建設経済研、経済調査会/17・18年度建設投資見通しを上方修正/民間の増加分反映

 建設経済研究所と経済調査会は26日、四半期ごとにまとめる建設投資見通しの最新状況を発表した。17~18年度の投資総額(名目値)を1月の前回調査時と比べ、17年度分で4300億円増の53兆8300億円(前年度比2・6%増)、18年度分で4700億円増の53兆8600億円(0・1%増)に上方修正した。いずれも民間建設投資見通しを上方修正した分を反映させた。
 投資総額の内訳を見ると、政府建設投資は前回調査と差額がなく、17年度分を21兆7800億円(3・3%増)、18年度分を21兆8000億円(0・1%増)とそれぞれ予測した。
 民間住宅投資は前回調査と比べ、17年度分を4000億円増の15兆8500億円(1・1%増)、18年度分を3500億円増の15兆9000億円(0・3%増)と上方修正した。その要因として、17年度分は高級マンションを中心とする前年度着工物件の工事費が当初より上積みされた影響を反映。18年度分は19年10月の消費増税前の駆け込み需要で見込まれる持ち家(注文住宅)や分譲一戸建て住宅の着工増加を挙げる。

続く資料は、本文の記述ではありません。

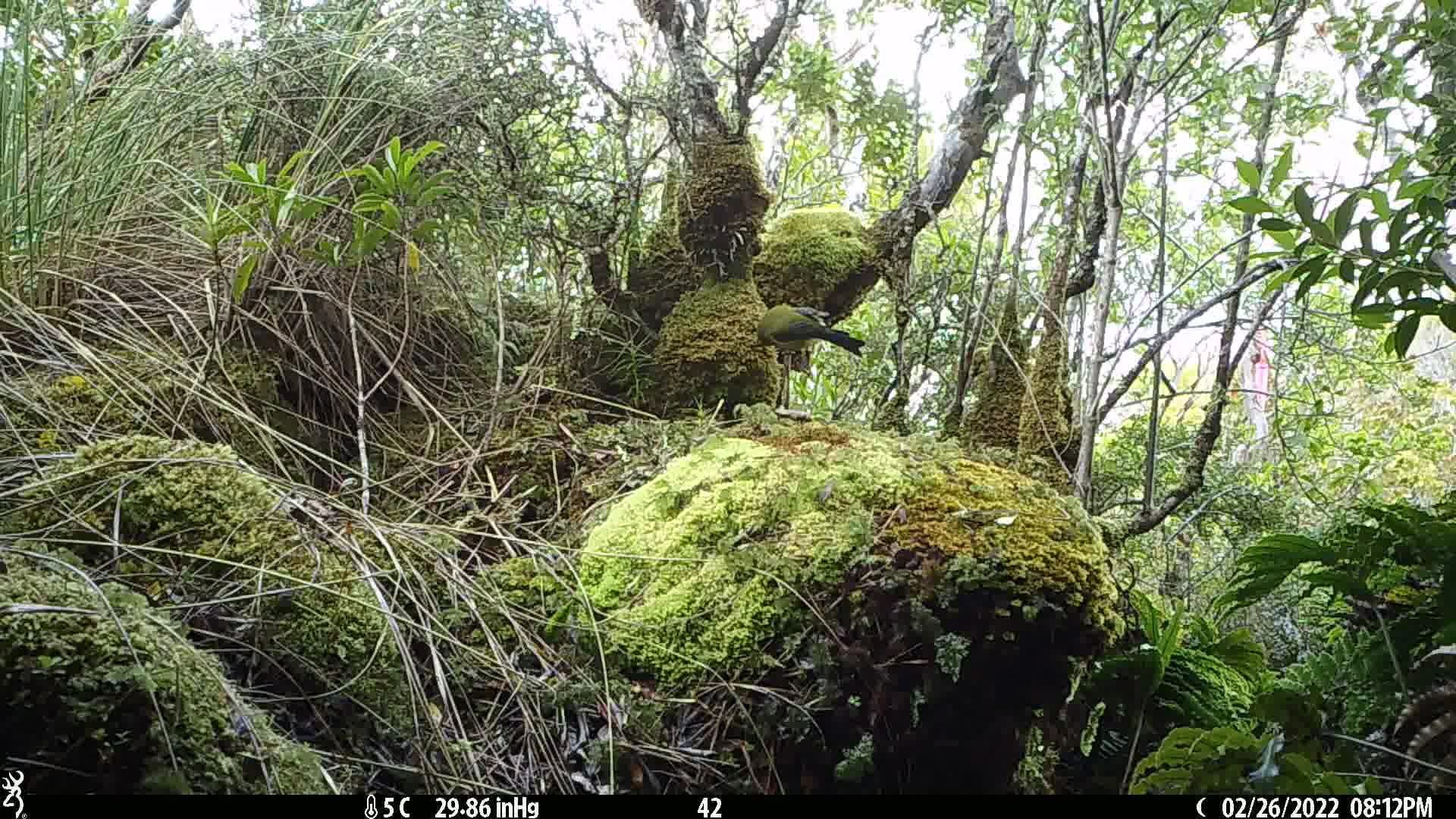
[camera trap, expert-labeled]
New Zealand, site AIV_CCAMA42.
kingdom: Animalia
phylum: Chordata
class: Aves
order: Passeriformes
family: Meliphagidae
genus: Anthornis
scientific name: Anthornis melanura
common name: new zealand bellbird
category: bellbird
Bellbird (new zealand bellbird) (Anthornis melanura).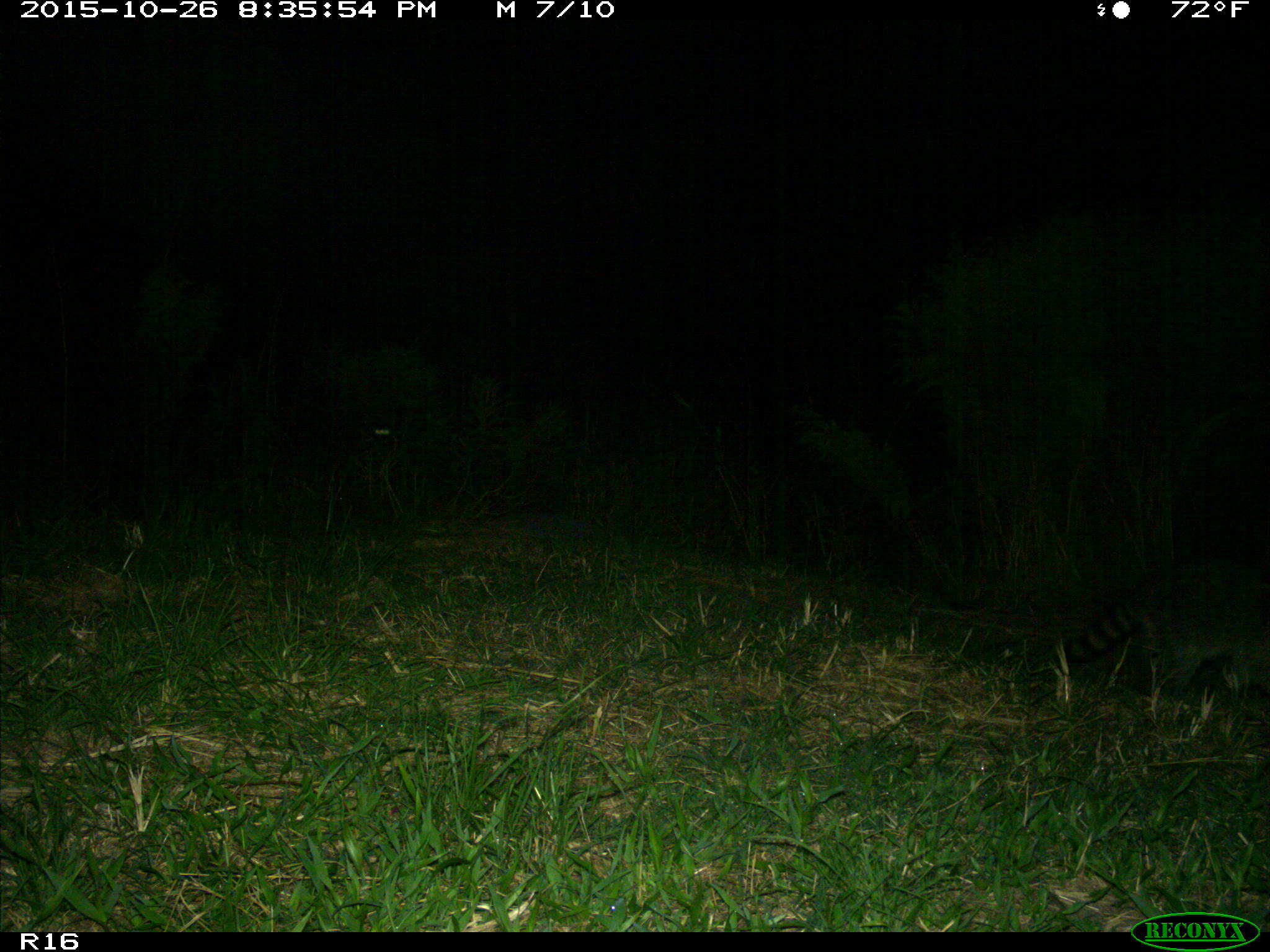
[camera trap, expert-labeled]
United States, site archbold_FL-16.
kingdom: Animalia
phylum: Chordata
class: Mammalia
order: Carnivora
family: Procyonidae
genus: Procyon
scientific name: Procyon lotor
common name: common raccoon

 新設住宅着工戸数は17年度を1・1万戸減の95・3万戸(2・2%減)と下方修正し、18年度を増減なしの96・5万戸(1・3%増)と予測した。17年度分を下方修正した要因として、分譲マンションについて販売適地の減少や増税前の駆け込み需要が想定より小さいと考えられることなどを列挙した。
 民間非住宅建設投資は17年度分を300億円増の16兆2000億円(3・2%増)、18年度分を1200億円増の16兆1600億円(0・2%減)と上方修正した。建築、土木とも堅調に推移するとみている。